2. DeepSeek V3.2 is open-weight. You can download it and run it locally, without API dependency. This is key for companies that want to keep their data under control — and in the context of the European AI Act and GDPR, local model deployment is often the preferred path. DeepSeek also supports Czech at a very good level, making it a practical choice for Czech applications.

3. The code is publicly available. All prompt-engineering templates, agent loop implementations, and analytical scripts can be found on the project's GitHub. For Czech AI researchers and students, this is excellent study material — the architecture is well-documented and reproducible.

Limitations that are fair to talk about

The authors are honestly critical of their results. The results are not from the official ARC Prize leaderboard — that requires testing on a private (semi-private) set of tasks, to which the researchers did not have access. They used the public evaluation set of 400 tasks, which means the numbers may not be directly comparable with officially verified results.

Another limitation: the architecture was primarily tested on a single model (DeepSeek V3.2), although preliminary tests on Qwen3-235B show a similar improvement pattern. And last but not least — the results apply only to ARC-AGI-1, not to the newer and harder versions ARC-AGI-2 and ARC-AGI-3.

It's not about the size of the model, but how you use it

The main message of the Dartmouth research is clear and has far-reaching consequences: between a "dumb" one-shot query and expensive evolutionary search, there is a vast space that can be filled with thoughtful architecture. The authors showed that 52 percentage points of performance can be gained purely through how you use the model — not by which model you have, or how much you invested in it.

For the developer and researcher community in the Czech Republic and Europe, this is encouraging: you don't need to wait for the next generation of models from OpenAI or Google.

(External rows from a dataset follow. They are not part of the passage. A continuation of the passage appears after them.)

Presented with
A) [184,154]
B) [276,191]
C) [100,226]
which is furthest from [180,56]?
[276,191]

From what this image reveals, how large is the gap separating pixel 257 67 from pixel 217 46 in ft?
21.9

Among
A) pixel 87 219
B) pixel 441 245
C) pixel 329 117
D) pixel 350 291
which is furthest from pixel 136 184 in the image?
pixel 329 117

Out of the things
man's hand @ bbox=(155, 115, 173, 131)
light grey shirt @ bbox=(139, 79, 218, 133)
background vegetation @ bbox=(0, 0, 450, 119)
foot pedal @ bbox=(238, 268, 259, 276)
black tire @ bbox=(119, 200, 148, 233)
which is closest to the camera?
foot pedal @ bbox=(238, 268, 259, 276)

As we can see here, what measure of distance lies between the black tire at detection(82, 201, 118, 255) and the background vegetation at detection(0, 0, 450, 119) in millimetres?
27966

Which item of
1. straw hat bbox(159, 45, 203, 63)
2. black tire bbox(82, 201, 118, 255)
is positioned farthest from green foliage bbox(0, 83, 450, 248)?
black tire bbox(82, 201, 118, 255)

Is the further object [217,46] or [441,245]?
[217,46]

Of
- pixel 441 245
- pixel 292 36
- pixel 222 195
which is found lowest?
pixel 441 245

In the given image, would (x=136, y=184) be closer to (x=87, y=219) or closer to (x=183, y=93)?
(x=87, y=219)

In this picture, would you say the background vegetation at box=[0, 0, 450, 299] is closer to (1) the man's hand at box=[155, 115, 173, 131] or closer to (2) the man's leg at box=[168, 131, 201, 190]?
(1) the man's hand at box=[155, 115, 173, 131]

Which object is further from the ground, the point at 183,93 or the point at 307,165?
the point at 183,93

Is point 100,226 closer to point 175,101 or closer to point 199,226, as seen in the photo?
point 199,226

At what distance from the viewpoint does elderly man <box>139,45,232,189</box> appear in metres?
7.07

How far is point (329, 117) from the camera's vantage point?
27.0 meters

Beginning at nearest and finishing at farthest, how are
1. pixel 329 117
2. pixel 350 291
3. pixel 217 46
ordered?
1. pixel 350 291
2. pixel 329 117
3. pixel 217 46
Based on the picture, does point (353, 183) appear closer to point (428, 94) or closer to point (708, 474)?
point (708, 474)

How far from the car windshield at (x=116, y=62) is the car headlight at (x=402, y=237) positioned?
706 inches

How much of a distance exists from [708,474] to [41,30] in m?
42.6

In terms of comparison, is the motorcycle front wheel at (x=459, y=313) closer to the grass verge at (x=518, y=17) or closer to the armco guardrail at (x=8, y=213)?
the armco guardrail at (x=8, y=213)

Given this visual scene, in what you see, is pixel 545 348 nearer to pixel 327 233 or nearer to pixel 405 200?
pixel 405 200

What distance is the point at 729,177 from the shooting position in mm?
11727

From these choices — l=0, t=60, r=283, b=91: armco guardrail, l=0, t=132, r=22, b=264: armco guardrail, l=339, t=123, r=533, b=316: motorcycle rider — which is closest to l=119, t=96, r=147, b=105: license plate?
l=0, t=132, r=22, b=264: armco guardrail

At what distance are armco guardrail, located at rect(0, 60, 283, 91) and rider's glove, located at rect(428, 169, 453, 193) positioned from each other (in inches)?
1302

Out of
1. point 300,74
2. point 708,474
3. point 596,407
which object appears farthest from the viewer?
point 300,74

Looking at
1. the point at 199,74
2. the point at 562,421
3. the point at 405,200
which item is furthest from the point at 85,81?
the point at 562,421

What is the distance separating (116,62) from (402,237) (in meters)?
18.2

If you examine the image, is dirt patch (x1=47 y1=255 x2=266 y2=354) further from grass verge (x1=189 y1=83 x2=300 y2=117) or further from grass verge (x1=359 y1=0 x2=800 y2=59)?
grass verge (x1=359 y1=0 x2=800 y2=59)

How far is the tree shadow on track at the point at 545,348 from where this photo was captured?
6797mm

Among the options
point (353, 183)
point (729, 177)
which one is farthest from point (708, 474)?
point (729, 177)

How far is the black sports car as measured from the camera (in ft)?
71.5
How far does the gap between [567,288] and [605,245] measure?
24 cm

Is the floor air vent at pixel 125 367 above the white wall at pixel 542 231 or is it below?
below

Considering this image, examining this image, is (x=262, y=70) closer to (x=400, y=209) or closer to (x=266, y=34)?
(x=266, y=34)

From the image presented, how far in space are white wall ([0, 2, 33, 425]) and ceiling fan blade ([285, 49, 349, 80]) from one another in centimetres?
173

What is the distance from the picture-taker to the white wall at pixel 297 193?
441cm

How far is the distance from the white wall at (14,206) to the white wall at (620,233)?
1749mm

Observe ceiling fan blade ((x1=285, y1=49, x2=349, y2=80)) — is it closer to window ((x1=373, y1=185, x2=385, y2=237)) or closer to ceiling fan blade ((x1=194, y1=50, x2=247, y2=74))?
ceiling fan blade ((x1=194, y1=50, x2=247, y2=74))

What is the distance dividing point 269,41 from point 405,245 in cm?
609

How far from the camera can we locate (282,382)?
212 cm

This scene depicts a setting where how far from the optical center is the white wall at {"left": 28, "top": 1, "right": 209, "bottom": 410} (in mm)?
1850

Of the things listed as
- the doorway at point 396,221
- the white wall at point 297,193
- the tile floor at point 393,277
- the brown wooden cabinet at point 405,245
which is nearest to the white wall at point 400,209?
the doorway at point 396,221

With what's available today — and with smart architecture — you can achieve results that a year ago required hundred-million-dollar investments.

Is DeepSeek V3.2 available in Czech?

Yes, DeepSeek V3.2 handles Czech at a very good level. It is an open-weight model that you can download and run locally (for example via Ollama or vLLM), or use the commercial API. Local deployment is advantageous from the perspective of GDPR and European regulation — data never leaves your infrastructure.

What exactly does pass@2 mean and why isn't simple pass@1 used?

pass@2 means that the system generates two candidate results and the task is considered solved if at least one of them is correct. This is a common metric used in the ARC community because it reflects a more realistic scenario — the system can propose multiple hypotheses and the correct one must be among them. The pipeline uses deterministic verification on the training data (exact cell match) to rank candidates from most promising.

How does the Explorer-Definer Pipeline differ from ordinary Chain-of-Thought prompting?

While Chain-of-Thought (CoT) is essentially a single prompt of "think and then answer," the Explorer-Definer Pipeline splits the process into structurally separated phases. Five explorers independently analyze data from different perspectives, the definer synthesizes executable code from their findings, and that code is validated against the training data. The pipeline is thus not just a "better prompt" — it's an architectural change that adds parallelism, deduplication, code verification, and feedback.